Output from the command, which can be a named file or an open window, 
can be redirected to any other open window or to a file.
...
Let me see. IIRC, trying to run perl as an interactive shell had its 
limits. But it should not be hard, I suppose, to feed a selection or 
line from a text editor to an instance of perl.

I'm a little lazy right now. Was SubEthaEdit originally on open source 
project?

(And did Wren notice BareBone's TextWrangler and decide that didn't go 
far enough?)

One thought -- Wren, if you're going to go so far as to write YATE, I'd 
suggest your internal character encoding be a thirty-two bit encoding 
that uses the full thirty-two bits to allow you to keep track of input 
encoding on a character-by-character basis. While Unicode support is a 
must, I would not use it as an internal encoding because of the 
round-trip problems.

But then I've only wren one text editor, and that was in FORTH, and not 
very comprehensive.

--  The best programming tool is a soldering iron --
8-O


Re: [OT] Text Editor for OSX

2004-10-03 Thread Ken Williams
On Oct 3, 2004, at 9:46 AM, wren argetlahm wrote:
I apologize in advance for the off-topic nature of
this posting.
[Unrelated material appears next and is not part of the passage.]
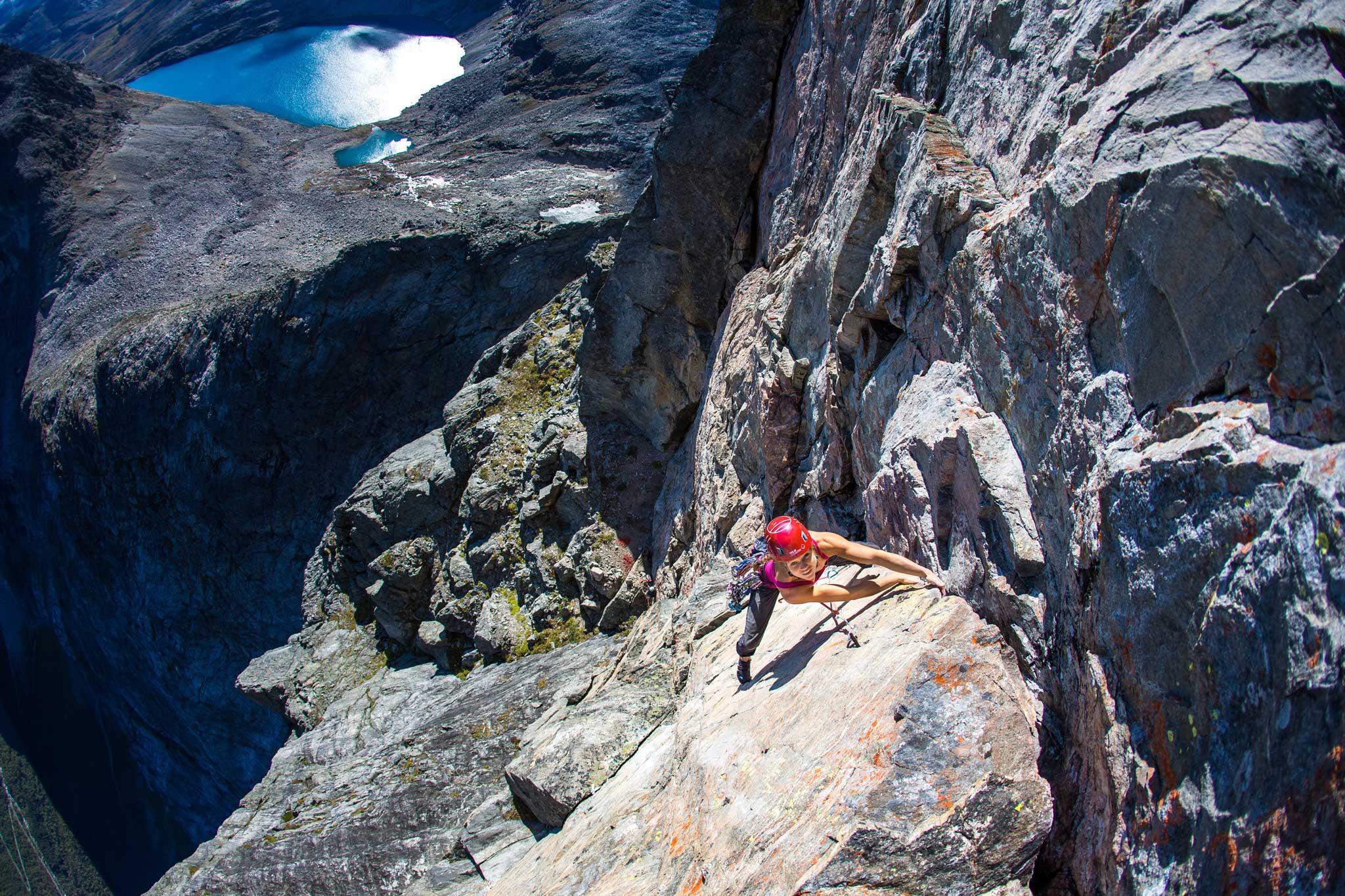 klatring_sydveggen_kongen_0047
I've recently been lamenting the
shortcomings of my current text editor for my purposes
(SubEthaEdit since my copy of BBEdit is Classic and a
new one costs way to much for my budget). I did a
quick google search to try and find out what other
options are out there, particularly in the F/OSS realm
and with good support for XML/HTML/etc. And I couldn't
find anything in particular. So, in my infinite (lack
of) wisdom I've decided that it might be good to write
my own.
If you want to write one because you think it'll be fun, okay.
But if you want to write one because you think you'll save money: 
suppose you earn about $40/hour.  BBEdit upgrade costs about 60 bucks.  
Do you think it'll require more than one and a half hours of your time 
to write something better for your needs than BBEdit?